We need to move forward on our terms.

We must get to a point when we can open the window, look at the sky and the clouds, and realize the opportunities right in front of us.

My greatest regret in Election 2014 was that our people could have used their political leverage to build on the momentum we have only just begun to see through avenues such as Whanau Ora; He Kai Kei Aku Ringa; the refocusing of Te Puni Kokiri; the Rural Regeneration Fund in Housing; He Korowai Oranga in health; even the mechanism we have established through the Ministerial Committee on Poverty.

If we had applied our strategic self to the voting process we could have placed Maori in the kingmaker position, mobilizing the Maori vote in a way which would generate the best gains for our people.

Finally, I want to leave you tonight, with another meaning to te taura whiri a Hine-ngakau.

Our people think of that taura whiri as a spliced rope, entire from source to mouth.

But we know too, that a spliced rope, if broken, can be made whole again. In his wonderful book,Woven By Water, Histories from the Whanganui River, David Young talks about the process of the spliced rope as a metaphor for life.

“Occasional disunity is understandable. But like most peoples whose lives are close to nature, their patterns resemble those of nature.

For the length of the river the story is about connection and disconnection, alliance and fragmentation, coupling and uncoupling, realignment with the focus shifting, dynamic”.

In other words, challenge and conflict are merely part of the ebb and flow of life; what matters is what we do with the opportunity to come back together again.

My own journey has always been staunchly focused on the best interests for our whanau, hapu, and iwi - whatever it takes. Our families from home were astounded when in 1996 I first considered standing for Labour – much like many outsiders failed to fathom why in 2008 the Māori Party would consider a relationship with National.

The point is, I never took my focus off the people that mattered most – our whānau – the mechanism by which we chose to make progress was always the means to make that difference – not the end.
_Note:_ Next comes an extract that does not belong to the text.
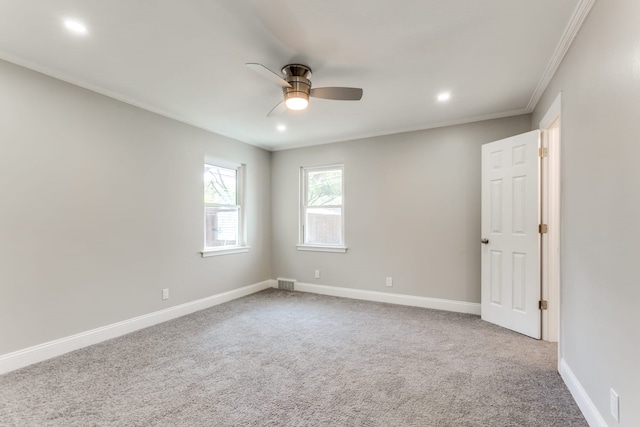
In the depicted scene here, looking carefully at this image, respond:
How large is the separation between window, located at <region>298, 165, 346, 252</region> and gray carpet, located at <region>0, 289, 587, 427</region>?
5.63 feet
Whether it was red or blue, left or right was incidental to the main aim.

The Maori Party – while determined to retain the essence of our autonomy as a strong and independent voice for Maori has appreciated any opportunity to work with others that will enable the aspirations of our whanau, hapu and iwi to flourish.
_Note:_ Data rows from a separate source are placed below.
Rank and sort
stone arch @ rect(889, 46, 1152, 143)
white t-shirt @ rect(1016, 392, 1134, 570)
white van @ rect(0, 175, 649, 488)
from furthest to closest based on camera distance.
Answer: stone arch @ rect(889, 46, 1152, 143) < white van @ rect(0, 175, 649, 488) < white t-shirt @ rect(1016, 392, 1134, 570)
We are at the cusp of realizing incredible opportunity within the Maori economy but to advance fully, we must take all our whanau along with us; we must focus on collective outcomes and we must be prepared to acknowledge the relationships that maximize our strength and consolidate a sense of unity.

The taura whiri is a powerful metaphor. I am so pleased that this conference is committed to building on the pragmatic wisdom of working together in pursuit of the collective interest.